**Extract:**
▽

Short memories come from short attention spans, which in our hyper-active media age can be quite short. And it is short memories that perpetuate hypocrisy.

Just two months ago, liberals were blaming the Tucson shootings on the 'combative' political rhetoric of conservatives. They condemned conservative criticisms of government as the cause of a declining civil discourse.

Now, two months later, the Left is waging a verbal war on conservatives. It has called Wisconsin Governor Scott Walker a Nazi and has likened him to Hitler. Threats of violence have been made against the Republican legislators who voted to reign in the power and privileges of public sector unions. And similar threats and accusations are being made against Governor Kasich and Republican members of the Ohio state legislature.

Even in the budget debate, the Democrats' strategy is to slander Republicans. Their focus is on trying to depict Republicans as "extremists." As Senator Chuck Schumer acknowledged, Democratic leaders counsel their congressional members on how to vilify conservative proponents of cutting the federal budget. While Republicans are offering specific plans on addressing the run-away deficit and President Obama is totally removing himself from this all-important issue, Democratic congressional members are devoting their efforts to figuring out how to negatively portray conservative deficit-cutters.

According to Democrats, those conservatives who simply want to cut the deficit (not eliminate it, just cut it) are dangerous 'extremists.' Imagine this scenario. A married couple is deep in debt. Their debt increases each month, each week, and even each day. They not only spend more than they earn, they are increasingly spending more than they earn. The wife decides to do something. She proposes that they cut their spending. But her husband is obstinate. He claims his wife's debt reduction plan violates the values of their married life. He'll agree to cutting back on the expensive wine he drinks on his Saturday night outings, but that's it. He'd rather shut down their marriage than go along with his wife's obsession with debt reduction. So the question is: who is the extremist?

And since when was it extremist to adhere to the principle of limited government and a balanced budget? Theodore Roosevelt believed in those principles, as did Andrew Jackson and Thomas Jefferson and George Washington. Since when did all these presidents become extremists?

△

**Instruction 1:**
In the commentary on political rhetoric, which senator acknowledged that Democratic leaders counsel their congressional members on how to vilify conservatives who favor budget cuts?
**Instruction 2:**
Carry on the commentary on political rhetoric from its last sentence.
The data comes from a separate source unrelated to the commentary.

**Raw records:**
▽

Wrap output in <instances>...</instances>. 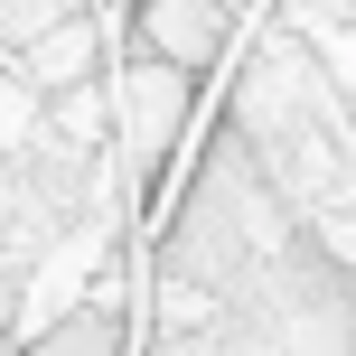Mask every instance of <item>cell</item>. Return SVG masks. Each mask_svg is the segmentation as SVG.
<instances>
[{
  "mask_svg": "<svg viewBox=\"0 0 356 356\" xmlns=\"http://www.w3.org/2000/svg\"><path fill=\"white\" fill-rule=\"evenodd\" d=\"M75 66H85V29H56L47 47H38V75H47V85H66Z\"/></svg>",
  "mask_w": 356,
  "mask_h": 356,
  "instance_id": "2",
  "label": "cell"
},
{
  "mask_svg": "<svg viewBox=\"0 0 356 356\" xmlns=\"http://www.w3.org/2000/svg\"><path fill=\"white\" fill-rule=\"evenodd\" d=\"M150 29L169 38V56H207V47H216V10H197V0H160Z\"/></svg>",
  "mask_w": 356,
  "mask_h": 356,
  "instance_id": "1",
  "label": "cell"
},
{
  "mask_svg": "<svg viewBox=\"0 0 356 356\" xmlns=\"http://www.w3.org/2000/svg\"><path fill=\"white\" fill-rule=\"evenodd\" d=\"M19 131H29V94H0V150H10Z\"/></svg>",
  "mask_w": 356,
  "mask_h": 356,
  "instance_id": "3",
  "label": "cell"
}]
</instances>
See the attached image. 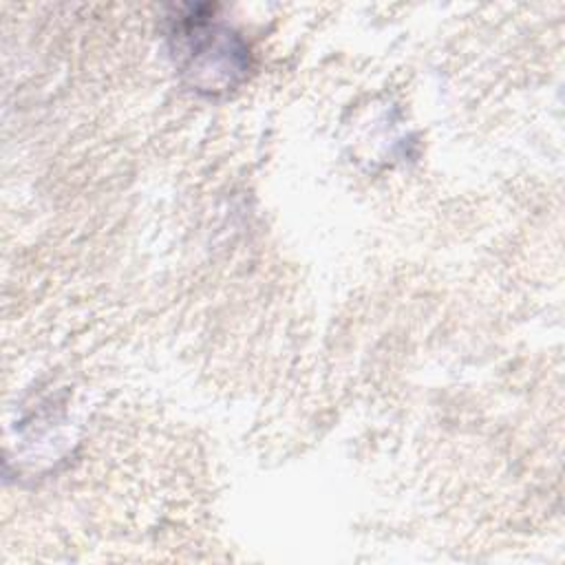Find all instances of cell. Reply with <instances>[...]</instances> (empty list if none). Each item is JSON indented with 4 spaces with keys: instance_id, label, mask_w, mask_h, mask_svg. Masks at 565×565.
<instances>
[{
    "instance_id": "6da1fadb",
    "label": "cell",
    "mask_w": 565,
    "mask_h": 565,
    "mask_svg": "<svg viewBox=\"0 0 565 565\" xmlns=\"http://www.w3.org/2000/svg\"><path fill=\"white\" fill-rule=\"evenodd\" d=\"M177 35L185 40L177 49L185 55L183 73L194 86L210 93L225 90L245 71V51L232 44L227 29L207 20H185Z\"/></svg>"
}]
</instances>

△

**Exercise response 1:**
Senator Chuck Schumer.

**Exercise response 2:**
Partisan and ideological conflict is normal and even healthy in a democracy. Differences in opinion and beliefs help a democratic society find the best path toward future prosperity. But along with this sphere of inevitable conflict needs to be a realm of consensus — a set of principles to which all of society can agree. One such principle should be the elimination of escalating public debt. Everyone should be able to agree that no society or government can continue indefinitely to keep increasing its debt. Everyone should agree that one generation's spending addiction should not be paid for by succeeding generations. Everyone should be able to agree that when you have such a monumental debt that costs hundreds of millions of dollars each day in interest alone, you need to take drastic measures to get that debt under control. Everyone should agree that uncontrolled debt will eventually destroy a society.

But such agreement does not exist. And why? Because one side is extremist?

Conflict is unhealthy when it becomes so engrained that consensus is never pursued, much less contemplated. Even while they accuse conservative budget-cutters as being extremists, many Democrats want the government to shut down. They want a shutdown because they've already worked so hard to blame conservatives for it.

Consensus isn't impossible. But it will never happen in the midst of hypocrisy. And it will never happen when one of the sides does everything possible to undermine any chance for consensus.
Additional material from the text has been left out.